Duck-bill dinosaurs, also known as hadrosaurids, were the dominant plant-eaters in what are now Europe, North America, and Asia during the Late Cretaceous about 85 million years ago. With broad jaws bearing as many as 1,400 teeth, hadrosaurids were previously thought to have chewing surfaces similar to other reptiles, which have teeth comprised of just two tissues—enamel, a hard hypermineralized material, and orthodentine, a soft bonelike tissue.

But paleontologists who study the fossilized teeth of these animals in detail have long suspected that they were not that simple.

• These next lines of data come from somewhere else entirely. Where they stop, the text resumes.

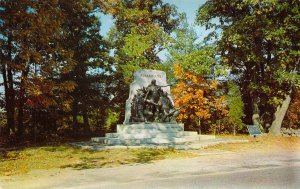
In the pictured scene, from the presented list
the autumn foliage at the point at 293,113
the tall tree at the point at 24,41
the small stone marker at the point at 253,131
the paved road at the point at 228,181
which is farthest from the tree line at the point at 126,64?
the paved road at the point at 228,181

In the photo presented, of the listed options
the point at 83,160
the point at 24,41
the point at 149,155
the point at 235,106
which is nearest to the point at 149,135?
the point at 149,155

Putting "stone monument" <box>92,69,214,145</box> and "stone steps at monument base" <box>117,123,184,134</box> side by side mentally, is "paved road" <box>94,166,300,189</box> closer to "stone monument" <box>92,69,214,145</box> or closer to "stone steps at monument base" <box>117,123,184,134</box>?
"stone monument" <box>92,69,214,145</box>

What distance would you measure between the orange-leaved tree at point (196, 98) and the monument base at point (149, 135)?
379 inches

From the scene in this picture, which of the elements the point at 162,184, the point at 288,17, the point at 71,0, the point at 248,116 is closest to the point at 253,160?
the point at 162,184

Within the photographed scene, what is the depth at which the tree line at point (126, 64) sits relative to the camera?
67.6 ft

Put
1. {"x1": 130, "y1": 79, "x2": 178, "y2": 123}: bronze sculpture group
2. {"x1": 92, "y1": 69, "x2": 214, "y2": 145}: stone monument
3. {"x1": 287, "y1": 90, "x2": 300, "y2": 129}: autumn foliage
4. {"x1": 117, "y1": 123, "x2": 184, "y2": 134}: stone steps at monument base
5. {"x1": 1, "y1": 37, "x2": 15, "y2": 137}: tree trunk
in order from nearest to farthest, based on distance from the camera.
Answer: {"x1": 92, "y1": 69, "x2": 214, "y2": 145}: stone monument → {"x1": 117, "y1": 123, "x2": 184, "y2": 134}: stone steps at monument base → {"x1": 130, "y1": 79, "x2": 178, "y2": 123}: bronze sculpture group → {"x1": 1, "y1": 37, "x2": 15, "y2": 137}: tree trunk → {"x1": 287, "y1": 90, "x2": 300, "y2": 129}: autumn foliage

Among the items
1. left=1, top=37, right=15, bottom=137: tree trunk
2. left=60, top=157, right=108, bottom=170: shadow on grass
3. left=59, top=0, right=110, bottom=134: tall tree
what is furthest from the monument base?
left=59, top=0, right=110, bottom=134: tall tree

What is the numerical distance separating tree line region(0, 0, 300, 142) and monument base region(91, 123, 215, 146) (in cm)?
469

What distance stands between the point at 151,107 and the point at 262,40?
9397mm

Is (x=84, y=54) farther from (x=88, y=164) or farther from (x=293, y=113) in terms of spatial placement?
(x=293, y=113)

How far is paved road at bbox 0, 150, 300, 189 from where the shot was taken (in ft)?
24.9

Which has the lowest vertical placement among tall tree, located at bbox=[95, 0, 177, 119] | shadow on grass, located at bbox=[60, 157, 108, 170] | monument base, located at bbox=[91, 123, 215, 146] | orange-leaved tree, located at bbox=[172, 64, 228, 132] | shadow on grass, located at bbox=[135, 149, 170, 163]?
shadow on grass, located at bbox=[60, 157, 108, 170]

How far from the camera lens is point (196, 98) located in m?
29.4

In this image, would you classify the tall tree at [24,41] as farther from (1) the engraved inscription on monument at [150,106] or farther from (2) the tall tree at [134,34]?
(2) the tall tree at [134,34]
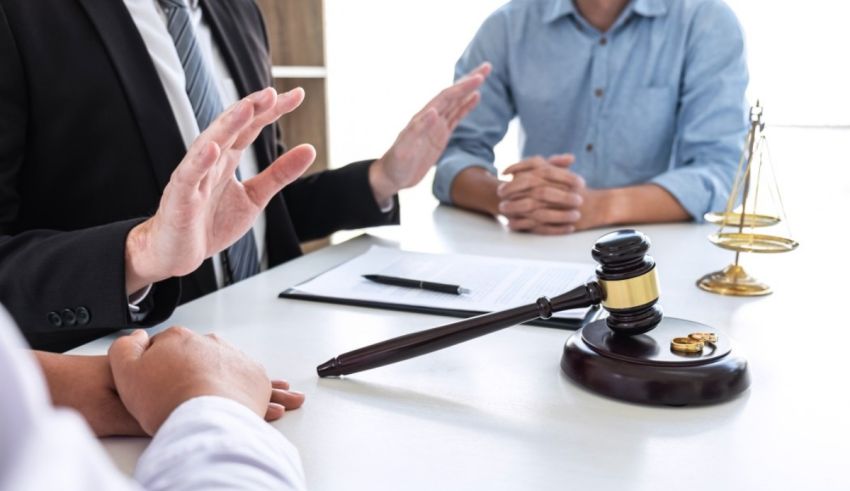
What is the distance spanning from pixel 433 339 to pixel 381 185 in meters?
0.76

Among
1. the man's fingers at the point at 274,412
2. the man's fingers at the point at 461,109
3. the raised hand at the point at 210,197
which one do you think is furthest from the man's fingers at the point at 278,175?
the man's fingers at the point at 461,109

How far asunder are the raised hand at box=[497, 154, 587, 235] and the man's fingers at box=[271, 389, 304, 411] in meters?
0.87

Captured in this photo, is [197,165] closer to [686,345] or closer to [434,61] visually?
[686,345]

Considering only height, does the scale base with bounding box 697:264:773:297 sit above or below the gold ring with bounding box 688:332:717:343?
below

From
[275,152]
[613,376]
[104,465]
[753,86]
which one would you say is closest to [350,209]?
[275,152]

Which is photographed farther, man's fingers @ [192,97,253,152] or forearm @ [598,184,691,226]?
forearm @ [598,184,691,226]

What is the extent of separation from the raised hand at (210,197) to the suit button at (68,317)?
7cm

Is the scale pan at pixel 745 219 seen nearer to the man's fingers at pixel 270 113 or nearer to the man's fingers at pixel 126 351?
the man's fingers at pixel 270 113

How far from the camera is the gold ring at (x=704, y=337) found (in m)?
0.76

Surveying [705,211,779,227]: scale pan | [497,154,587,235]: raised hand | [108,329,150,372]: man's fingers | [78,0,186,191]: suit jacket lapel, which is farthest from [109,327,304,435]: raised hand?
[497,154,587,235]: raised hand

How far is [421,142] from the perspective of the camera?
145cm

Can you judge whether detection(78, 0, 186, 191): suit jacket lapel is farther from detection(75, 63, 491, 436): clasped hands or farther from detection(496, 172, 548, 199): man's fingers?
detection(496, 172, 548, 199): man's fingers

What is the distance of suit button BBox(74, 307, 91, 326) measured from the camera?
874mm

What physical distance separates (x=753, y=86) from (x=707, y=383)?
2425 mm
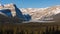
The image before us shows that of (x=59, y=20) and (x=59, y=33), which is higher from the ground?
(x=59, y=20)

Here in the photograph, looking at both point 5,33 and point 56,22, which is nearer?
point 5,33

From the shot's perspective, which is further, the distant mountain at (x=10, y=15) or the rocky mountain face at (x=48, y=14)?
the rocky mountain face at (x=48, y=14)

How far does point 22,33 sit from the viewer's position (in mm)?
3471

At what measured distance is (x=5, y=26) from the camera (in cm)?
335

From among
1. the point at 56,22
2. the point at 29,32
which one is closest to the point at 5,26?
the point at 29,32

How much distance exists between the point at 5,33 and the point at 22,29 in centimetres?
32

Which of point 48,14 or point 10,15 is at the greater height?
point 10,15

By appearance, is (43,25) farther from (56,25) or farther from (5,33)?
(5,33)

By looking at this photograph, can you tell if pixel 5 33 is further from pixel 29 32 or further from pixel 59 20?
pixel 59 20

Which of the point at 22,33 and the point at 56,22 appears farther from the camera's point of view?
the point at 56,22

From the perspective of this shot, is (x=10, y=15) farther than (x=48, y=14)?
No

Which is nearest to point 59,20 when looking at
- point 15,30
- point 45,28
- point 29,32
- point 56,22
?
point 56,22

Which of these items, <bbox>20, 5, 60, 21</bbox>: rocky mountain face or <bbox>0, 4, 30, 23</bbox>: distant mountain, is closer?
<bbox>0, 4, 30, 23</bbox>: distant mountain

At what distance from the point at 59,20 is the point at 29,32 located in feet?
2.21
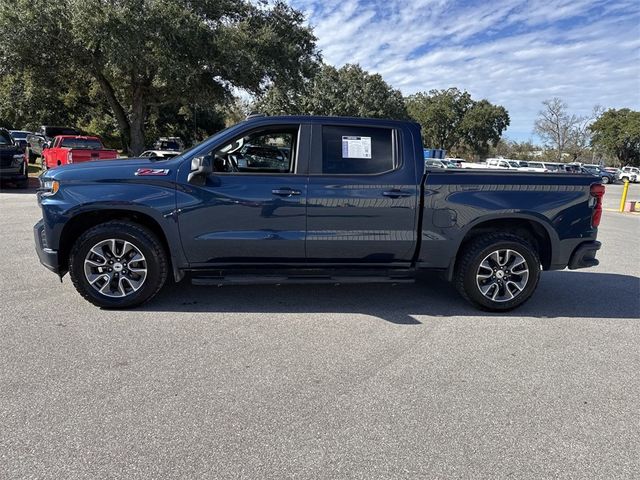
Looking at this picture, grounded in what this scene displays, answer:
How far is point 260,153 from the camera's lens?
15.4ft

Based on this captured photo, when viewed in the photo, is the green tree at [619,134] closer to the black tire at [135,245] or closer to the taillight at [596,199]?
the taillight at [596,199]

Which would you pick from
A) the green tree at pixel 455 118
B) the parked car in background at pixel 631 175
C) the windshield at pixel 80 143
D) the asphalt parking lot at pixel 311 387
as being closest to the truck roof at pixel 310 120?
the asphalt parking lot at pixel 311 387

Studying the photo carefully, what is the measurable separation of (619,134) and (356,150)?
63083 millimetres

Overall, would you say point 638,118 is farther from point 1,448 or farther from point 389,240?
point 1,448

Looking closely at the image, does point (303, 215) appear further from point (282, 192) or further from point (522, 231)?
point (522, 231)

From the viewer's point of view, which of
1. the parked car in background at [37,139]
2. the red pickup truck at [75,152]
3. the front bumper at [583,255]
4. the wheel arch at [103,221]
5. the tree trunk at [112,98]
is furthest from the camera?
the parked car in background at [37,139]

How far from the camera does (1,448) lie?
2463 mm

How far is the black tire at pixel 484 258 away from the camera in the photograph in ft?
15.5

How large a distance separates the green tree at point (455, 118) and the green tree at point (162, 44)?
40.1m

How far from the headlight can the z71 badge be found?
77cm

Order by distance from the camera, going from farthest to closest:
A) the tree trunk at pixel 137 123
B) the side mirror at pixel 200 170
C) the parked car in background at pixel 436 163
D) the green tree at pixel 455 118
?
the green tree at pixel 455 118 < the tree trunk at pixel 137 123 < the parked car in background at pixel 436 163 < the side mirror at pixel 200 170

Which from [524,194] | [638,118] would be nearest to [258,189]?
[524,194]

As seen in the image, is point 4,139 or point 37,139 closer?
point 4,139

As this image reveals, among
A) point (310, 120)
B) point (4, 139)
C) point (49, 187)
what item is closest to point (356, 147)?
point (310, 120)
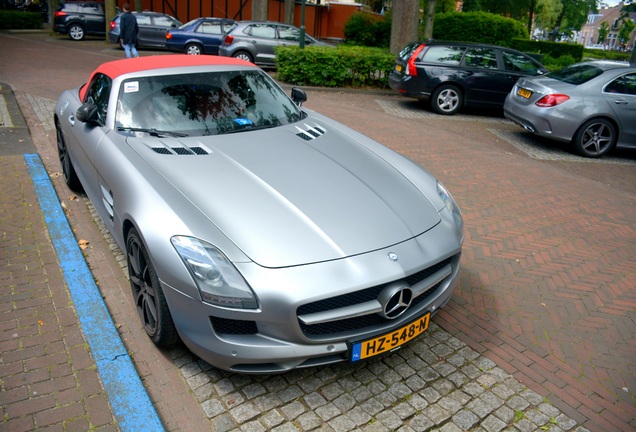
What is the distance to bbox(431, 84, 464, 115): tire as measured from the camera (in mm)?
11625

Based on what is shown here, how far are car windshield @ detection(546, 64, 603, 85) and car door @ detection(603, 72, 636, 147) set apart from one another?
1.18 ft

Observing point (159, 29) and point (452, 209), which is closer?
point (452, 209)

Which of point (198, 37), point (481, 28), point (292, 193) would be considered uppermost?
point (481, 28)

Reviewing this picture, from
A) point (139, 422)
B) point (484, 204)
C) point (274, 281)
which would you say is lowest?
point (139, 422)

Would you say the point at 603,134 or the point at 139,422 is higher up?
the point at 603,134

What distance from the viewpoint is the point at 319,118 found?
16.8 ft

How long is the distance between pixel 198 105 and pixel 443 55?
336 inches

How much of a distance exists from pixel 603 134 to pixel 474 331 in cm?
680

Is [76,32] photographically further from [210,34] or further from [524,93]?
[524,93]

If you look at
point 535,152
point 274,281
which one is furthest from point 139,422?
point 535,152

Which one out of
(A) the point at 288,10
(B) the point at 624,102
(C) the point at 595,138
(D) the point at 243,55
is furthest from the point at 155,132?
(A) the point at 288,10

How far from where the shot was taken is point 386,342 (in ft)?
9.91

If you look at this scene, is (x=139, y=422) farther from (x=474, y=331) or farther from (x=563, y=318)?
(x=563, y=318)

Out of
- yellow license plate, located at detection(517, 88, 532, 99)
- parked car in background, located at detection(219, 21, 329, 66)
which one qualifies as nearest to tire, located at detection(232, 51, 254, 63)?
parked car in background, located at detection(219, 21, 329, 66)
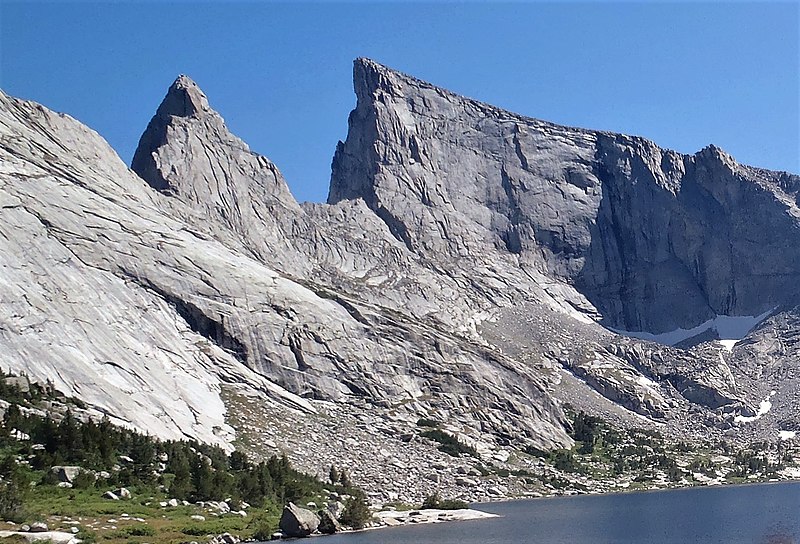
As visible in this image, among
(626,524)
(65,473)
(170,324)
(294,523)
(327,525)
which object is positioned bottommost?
(327,525)

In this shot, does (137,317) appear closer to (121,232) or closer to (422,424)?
(121,232)

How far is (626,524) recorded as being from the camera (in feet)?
255

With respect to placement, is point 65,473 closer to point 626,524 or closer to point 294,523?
point 294,523

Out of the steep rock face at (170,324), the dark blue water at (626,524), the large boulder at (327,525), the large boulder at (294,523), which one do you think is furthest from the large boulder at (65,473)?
the steep rock face at (170,324)

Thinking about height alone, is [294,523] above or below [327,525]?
above

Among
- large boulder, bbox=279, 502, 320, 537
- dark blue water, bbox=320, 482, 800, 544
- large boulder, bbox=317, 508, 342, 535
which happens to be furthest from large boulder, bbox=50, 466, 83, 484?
large boulder, bbox=317, 508, 342, 535

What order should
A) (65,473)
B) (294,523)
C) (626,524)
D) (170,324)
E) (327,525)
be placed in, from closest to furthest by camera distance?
(65,473)
(294,523)
(327,525)
(626,524)
(170,324)

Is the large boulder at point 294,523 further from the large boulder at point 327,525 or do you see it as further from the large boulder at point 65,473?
the large boulder at point 65,473

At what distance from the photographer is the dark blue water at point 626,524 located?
6500 centimetres

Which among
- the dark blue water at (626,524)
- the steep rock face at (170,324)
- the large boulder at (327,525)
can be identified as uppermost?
the steep rock face at (170,324)

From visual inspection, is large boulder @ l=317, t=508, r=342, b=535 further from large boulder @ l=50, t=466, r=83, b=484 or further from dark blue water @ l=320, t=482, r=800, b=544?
large boulder @ l=50, t=466, r=83, b=484

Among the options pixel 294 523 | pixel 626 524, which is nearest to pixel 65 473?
pixel 294 523

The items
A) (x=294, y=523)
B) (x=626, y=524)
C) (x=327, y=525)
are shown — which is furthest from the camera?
(x=626, y=524)

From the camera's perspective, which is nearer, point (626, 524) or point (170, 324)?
point (626, 524)
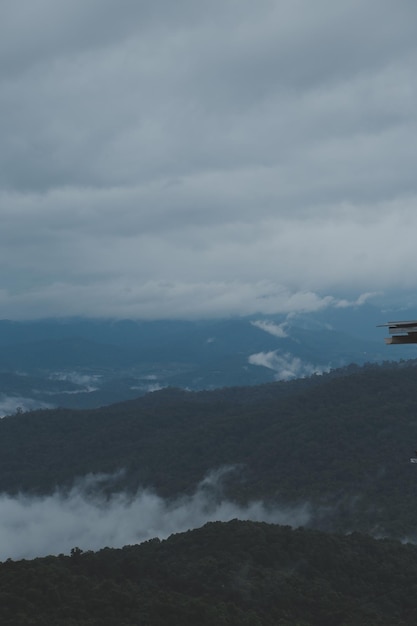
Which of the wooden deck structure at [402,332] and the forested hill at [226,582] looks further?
the forested hill at [226,582]

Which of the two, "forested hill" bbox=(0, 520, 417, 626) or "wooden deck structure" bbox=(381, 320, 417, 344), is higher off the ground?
"wooden deck structure" bbox=(381, 320, 417, 344)

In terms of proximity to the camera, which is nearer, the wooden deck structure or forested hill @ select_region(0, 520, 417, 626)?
the wooden deck structure

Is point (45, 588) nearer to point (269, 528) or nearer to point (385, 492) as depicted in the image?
point (269, 528)

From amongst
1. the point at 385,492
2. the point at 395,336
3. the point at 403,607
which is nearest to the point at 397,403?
the point at 385,492

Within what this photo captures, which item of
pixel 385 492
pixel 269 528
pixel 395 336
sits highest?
pixel 395 336

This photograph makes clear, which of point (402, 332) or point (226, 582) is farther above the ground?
point (402, 332)

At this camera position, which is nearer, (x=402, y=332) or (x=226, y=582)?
(x=402, y=332)

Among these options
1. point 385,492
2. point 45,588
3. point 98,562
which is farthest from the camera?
point 385,492

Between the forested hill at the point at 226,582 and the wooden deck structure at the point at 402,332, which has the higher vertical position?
the wooden deck structure at the point at 402,332
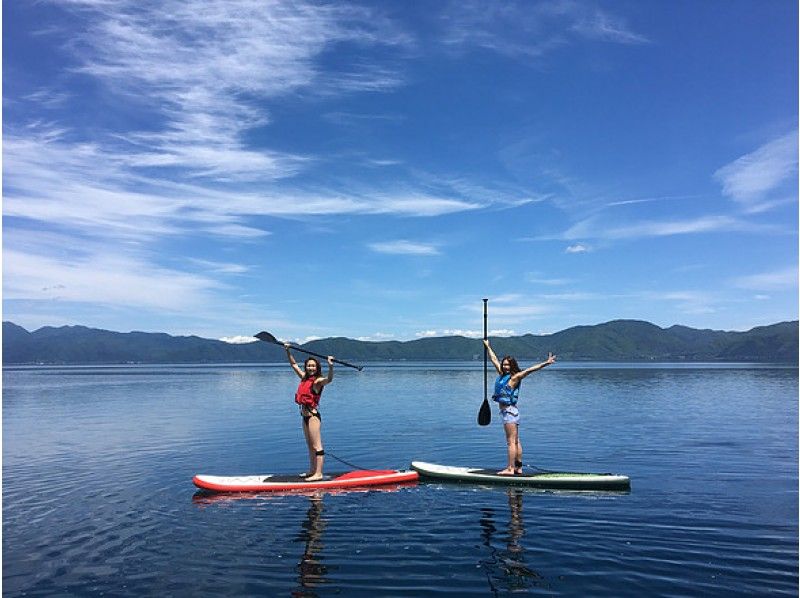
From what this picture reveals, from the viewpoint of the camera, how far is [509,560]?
443 inches

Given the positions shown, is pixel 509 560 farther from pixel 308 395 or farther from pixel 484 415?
pixel 484 415

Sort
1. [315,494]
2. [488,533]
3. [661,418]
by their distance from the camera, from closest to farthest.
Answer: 1. [488,533]
2. [315,494]
3. [661,418]

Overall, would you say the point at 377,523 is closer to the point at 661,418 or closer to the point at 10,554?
the point at 10,554

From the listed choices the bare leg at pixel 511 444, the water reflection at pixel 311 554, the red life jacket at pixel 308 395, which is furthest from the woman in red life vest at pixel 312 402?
the bare leg at pixel 511 444

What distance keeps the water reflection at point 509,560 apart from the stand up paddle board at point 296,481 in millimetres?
3980

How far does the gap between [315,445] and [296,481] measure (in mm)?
1236

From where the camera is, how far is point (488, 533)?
13.0 metres

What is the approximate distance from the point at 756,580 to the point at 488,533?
5.07m

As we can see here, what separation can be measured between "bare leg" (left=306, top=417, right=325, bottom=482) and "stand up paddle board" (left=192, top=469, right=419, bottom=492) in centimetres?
23

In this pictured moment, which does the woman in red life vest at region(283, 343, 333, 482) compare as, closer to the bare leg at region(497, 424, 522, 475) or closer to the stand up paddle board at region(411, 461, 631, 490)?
the stand up paddle board at region(411, 461, 631, 490)

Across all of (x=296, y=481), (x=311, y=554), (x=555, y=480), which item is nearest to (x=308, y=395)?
(x=296, y=481)

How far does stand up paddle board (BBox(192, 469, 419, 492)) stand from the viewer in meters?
17.2

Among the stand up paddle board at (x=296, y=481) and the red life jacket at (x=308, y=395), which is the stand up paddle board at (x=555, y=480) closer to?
the stand up paddle board at (x=296, y=481)

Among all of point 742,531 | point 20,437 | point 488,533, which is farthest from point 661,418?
point 20,437
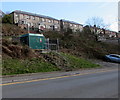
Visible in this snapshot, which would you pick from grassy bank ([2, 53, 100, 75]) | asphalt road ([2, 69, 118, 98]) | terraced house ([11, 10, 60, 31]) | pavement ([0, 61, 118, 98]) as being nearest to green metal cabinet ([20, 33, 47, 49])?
grassy bank ([2, 53, 100, 75])

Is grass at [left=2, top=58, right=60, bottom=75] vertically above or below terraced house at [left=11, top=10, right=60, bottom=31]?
below

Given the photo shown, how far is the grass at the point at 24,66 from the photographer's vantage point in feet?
34.8

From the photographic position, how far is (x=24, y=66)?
39.0ft

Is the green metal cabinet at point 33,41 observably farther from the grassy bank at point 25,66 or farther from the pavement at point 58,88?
the pavement at point 58,88

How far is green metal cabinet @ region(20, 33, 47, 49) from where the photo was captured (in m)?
16.4

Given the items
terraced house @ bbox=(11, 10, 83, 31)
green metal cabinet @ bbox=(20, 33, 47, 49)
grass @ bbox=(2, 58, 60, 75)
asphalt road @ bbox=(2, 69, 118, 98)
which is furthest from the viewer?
terraced house @ bbox=(11, 10, 83, 31)

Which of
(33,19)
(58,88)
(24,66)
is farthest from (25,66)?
(33,19)

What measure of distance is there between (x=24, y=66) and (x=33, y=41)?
5.41 metres

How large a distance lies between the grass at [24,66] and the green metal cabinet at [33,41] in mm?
3095

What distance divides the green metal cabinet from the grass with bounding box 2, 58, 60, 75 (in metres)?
3.09

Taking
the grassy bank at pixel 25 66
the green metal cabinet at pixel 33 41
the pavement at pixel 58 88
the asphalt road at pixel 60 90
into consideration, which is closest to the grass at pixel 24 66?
the grassy bank at pixel 25 66

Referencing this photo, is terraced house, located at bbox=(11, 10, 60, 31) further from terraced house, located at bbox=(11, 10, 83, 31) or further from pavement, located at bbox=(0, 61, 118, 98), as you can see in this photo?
pavement, located at bbox=(0, 61, 118, 98)

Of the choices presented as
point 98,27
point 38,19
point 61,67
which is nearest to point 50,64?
point 61,67

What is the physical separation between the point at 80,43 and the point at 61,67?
17.3 meters
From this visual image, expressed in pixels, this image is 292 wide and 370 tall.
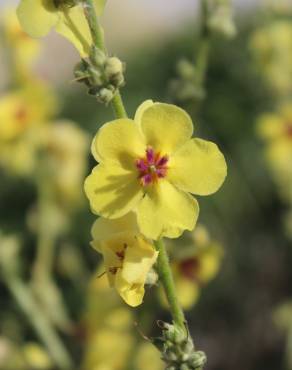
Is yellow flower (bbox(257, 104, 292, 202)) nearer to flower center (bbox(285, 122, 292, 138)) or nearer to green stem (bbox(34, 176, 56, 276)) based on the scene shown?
flower center (bbox(285, 122, 292, 138))

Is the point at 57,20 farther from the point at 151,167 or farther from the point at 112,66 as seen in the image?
the point at 151,167

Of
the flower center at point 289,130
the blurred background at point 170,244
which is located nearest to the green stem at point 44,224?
the blurred background at point 170,244

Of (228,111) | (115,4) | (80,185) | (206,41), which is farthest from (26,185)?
(115,4)

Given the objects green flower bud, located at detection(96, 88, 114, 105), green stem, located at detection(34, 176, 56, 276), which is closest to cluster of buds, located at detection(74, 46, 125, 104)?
green flower bud, located at detection(96, 88, 114, 105)

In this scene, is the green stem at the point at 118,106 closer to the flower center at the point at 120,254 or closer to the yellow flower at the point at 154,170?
the yellow flower at the point at 154,170

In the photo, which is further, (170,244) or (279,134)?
(279,134)

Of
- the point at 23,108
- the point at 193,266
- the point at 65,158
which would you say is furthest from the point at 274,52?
the point at 193,266

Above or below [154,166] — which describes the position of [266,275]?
below

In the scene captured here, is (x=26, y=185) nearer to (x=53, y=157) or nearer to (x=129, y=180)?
(x=53, y=157)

To investigate the dinosaurs’ dental structure and properties in depth, Norell worked with lead author Gregory Erickson, a biology professor at Florida State University, and a team of engineers on a series of novel experiments. Erickson sectioned the fossilized teeth and made microscope slides from them. These revealed that hadrosaurids actually had six different types of dental tissues—four more than reptiles and two more than expert mammal grinders like horses, cows, and elephants. Using a technique called nanoindentation, in which a diamond-tipped probe is indented and/or drawn across the fossilized teeth to mimic the grinding of abrasive food, the researchers also determined the differential hardness and wear rates of the dental tissues.

 In addition to the four dental tissues found in mammals—enamel, orthodentine, secondary dentine that helps prevent cavities, and coronal cementum that supports the teeth’s crests—the hadrosaurid teeth include giant tubules and a thick mantle dentine. These extra tissues are thought to provide additional prevention against abscesses. Also unlike mammalian teeth, the dental tissue distribution in hadrosaurids greatly varied in each tooth. Together, these characteristics suggest that hadrosaurids evolved the most advanced grinding capacity known in vertebrate animals, which might have led to their extensive diversification.

The paper (abstract here) was published this week in the journal Science.